■ **Extrait de la source**:
= = = = =
Angleterre - Manchester : divisé sur le foot, uni dans le rock

Marcus Rashford de Manchester United lors du match Manchester United / Aston Villa à Old Trafford à Manchester, Grande-Bretagne, 16 avril 2016. (epa/ Peter Powell)

A l'ombre d'Old Trafford et des bâtiments en briques rouges, on écoute du rock : alors que Manchester va se déchirer samedi pour son derby entre United et City, la ville se réunit depuis les années 1970 autour de sa légendaire scène musicale.

Joy Division, New Order, The Smiths, The Buzzcocks, Happy Mondays, The Stone Roses, Simply Red, Oasis ... Tous ces groupes ont fait la réputation de Manchester, tout comme ses deux clubs.

"Dans les années 1970 et 1980, au moment de la formation de la scène musicale, il n'y avait pas grand-chose à faire en ville", explique Dave Haslam, l'un des anciens DJ de l'Hacienda, le plus célèbre club (dans le sens "boîte de nuit” !) de Manchester, aujourd'hui fermé. "La musique est un bon moyen de s'échapper. La classe ouvrière avait tellement besoin de s'amuser."

"C'était une ville industrielle et l'industrie commençait à disparaître. Dans les années 1970, il y avait du chômage, des bâtiments vides et assez peu de confiance dans l'avenir", se souvient Haslam, auteur de plusieurs ouvrages sur la musique. "Pour les jeunes hommes, la musique et le football étaient accessibles sans avoir besoin de diplômes universitaires. Ils étaient démocratiques."

-'Madchester'-

"Au tout début des années punk, en 1976, d'importants réseaux se sont mis en place pour que des choses se passent à Manchester", explique le sociologue Nick Crossley, chercheur à l'université de cette grande ville du nord de l'Angleterre.

"Si certains sont devenus musiciens, d'autres ont préféré prendre les rôles nécessaires (manager, promoteur, fondateur de label) pour développer une scène musicale. (...) Une fois cette scène punk créée, ces réseaux étaient en place pour (...) le post-punk et la dance."

Factory Records, la principale maison de disques de la ville, et des clubs comme l'Hacienda ont ensuite contribué grandement au mouvement. Et à faire de la cité le "Madchester" sous ecstasy des années 1980 et 1990 (un surnom évocateur basé sur un jeu de mots avec "Mad", fou en anglais).

Au même moment, un groupe de jeunes footballeurs commence à se faire remarquer : Paul Scholes, Nicky Butt, les frères Neville, tous de Manchester et bientôt rejoint par le Gallois Ryan Giggs et le Londonien David Beckham. Ils formeront ensuite l'ossature des "Red Devils" de Sir Alex Ferguson. Et comme il faut bien que jeunesse se passe...

"Grandir à Manchester dans les années 1990 était incroyable", explique Butt, dans le documentaire "The Class of 92". "Nous allions à l'Hacienda, au Boardwalk, à des concerts sur Spike Island. C'était spécial."

Musique et football se sont vraiment imbriqués dans ces années-là avec l'émergence d’Oasis : les frères Noel et Liam Gallagher ont en effet toujours revendiqué leur amour pour City.
= = = = =
■ **Extrait des données**:
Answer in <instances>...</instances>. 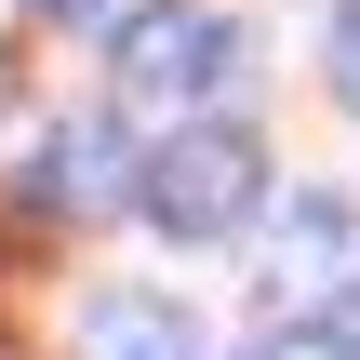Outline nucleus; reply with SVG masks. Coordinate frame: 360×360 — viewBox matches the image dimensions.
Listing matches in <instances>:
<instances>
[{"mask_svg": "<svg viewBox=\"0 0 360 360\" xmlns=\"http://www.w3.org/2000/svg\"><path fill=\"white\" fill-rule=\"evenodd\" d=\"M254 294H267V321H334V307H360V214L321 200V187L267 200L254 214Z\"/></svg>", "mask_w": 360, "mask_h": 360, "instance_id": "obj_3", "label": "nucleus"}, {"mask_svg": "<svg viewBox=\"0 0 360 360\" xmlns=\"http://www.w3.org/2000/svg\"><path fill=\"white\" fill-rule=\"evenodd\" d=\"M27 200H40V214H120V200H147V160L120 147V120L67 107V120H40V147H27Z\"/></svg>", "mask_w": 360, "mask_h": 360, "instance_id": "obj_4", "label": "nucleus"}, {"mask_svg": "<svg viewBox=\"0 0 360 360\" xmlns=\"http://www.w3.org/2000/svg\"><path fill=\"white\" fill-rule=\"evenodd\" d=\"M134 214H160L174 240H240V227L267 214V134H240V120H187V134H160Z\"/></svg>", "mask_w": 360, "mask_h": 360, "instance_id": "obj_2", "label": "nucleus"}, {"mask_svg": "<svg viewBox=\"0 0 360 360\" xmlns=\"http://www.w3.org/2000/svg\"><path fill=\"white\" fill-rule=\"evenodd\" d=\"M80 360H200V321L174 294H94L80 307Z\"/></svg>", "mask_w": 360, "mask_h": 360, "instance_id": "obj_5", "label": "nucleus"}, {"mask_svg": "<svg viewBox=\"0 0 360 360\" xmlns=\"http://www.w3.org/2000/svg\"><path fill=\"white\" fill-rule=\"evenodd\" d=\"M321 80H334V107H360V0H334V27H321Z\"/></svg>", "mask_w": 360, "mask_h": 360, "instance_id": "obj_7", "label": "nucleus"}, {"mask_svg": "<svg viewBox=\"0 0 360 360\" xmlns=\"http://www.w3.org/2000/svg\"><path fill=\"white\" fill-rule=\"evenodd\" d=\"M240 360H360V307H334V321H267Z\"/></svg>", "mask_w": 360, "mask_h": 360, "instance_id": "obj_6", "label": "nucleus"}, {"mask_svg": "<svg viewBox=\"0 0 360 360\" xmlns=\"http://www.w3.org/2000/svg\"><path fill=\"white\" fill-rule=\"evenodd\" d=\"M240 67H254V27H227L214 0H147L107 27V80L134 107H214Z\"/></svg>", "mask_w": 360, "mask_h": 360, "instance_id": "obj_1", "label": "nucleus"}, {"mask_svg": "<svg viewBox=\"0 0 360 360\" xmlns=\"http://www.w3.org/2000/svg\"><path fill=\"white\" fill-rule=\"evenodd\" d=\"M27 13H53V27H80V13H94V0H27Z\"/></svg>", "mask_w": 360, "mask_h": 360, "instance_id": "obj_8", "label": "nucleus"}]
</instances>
= = = = =
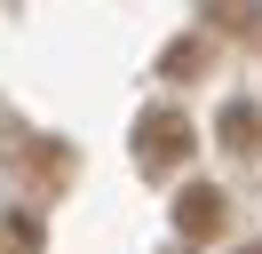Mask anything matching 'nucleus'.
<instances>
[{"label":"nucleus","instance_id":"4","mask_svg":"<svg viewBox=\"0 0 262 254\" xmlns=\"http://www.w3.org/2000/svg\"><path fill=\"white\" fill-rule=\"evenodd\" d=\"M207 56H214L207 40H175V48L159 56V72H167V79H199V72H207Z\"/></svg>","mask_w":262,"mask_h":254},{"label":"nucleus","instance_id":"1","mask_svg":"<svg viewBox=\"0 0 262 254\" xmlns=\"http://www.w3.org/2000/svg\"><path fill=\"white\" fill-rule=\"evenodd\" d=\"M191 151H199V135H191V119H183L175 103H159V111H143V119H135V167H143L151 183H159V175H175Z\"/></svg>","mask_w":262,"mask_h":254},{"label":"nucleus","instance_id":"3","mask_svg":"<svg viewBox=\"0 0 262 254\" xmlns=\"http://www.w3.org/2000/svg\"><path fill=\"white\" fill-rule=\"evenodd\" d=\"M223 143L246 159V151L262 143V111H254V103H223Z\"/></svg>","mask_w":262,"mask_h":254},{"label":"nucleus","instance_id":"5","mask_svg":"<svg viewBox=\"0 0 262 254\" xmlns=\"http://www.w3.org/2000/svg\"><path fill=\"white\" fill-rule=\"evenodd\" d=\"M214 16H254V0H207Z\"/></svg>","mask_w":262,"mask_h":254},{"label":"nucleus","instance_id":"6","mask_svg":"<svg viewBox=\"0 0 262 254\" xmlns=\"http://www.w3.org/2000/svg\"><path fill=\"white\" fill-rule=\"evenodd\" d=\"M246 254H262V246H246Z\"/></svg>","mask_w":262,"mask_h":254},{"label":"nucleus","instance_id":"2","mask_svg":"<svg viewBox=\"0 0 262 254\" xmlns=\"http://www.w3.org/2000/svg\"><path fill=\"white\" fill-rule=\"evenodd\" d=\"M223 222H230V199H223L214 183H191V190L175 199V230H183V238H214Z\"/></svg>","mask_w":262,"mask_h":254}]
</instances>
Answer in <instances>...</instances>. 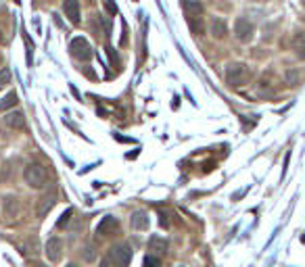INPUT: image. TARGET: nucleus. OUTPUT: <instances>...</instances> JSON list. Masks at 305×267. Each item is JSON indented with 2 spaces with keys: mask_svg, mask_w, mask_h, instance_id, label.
= = = = =
■ **Consigne**:
Recopiez à l'identique le passage de l'article sur le rock et le football à Manchester qui commence aux mots « A l'ombre d'Old » et se termine après les mots « ses deux clubs. ».

■ **Réponse complète**:
A l'ombre d'Old Trafford et des bâtiments en briques rouges, on écoute du rock : alors que Manchester va se déchirer samedi pour son derby entre United et City, la ville se réunit depuis les années 1970 autour de sa légendaire scène musicale.

Joy Division, New Order, The Smiths, The Buzzcocks, Happy Mondays, The Stone Roses, Simply Red, Oasis ... Tous ces groupes ont fait la réputation de Manchester, tout comme ses deux clubs.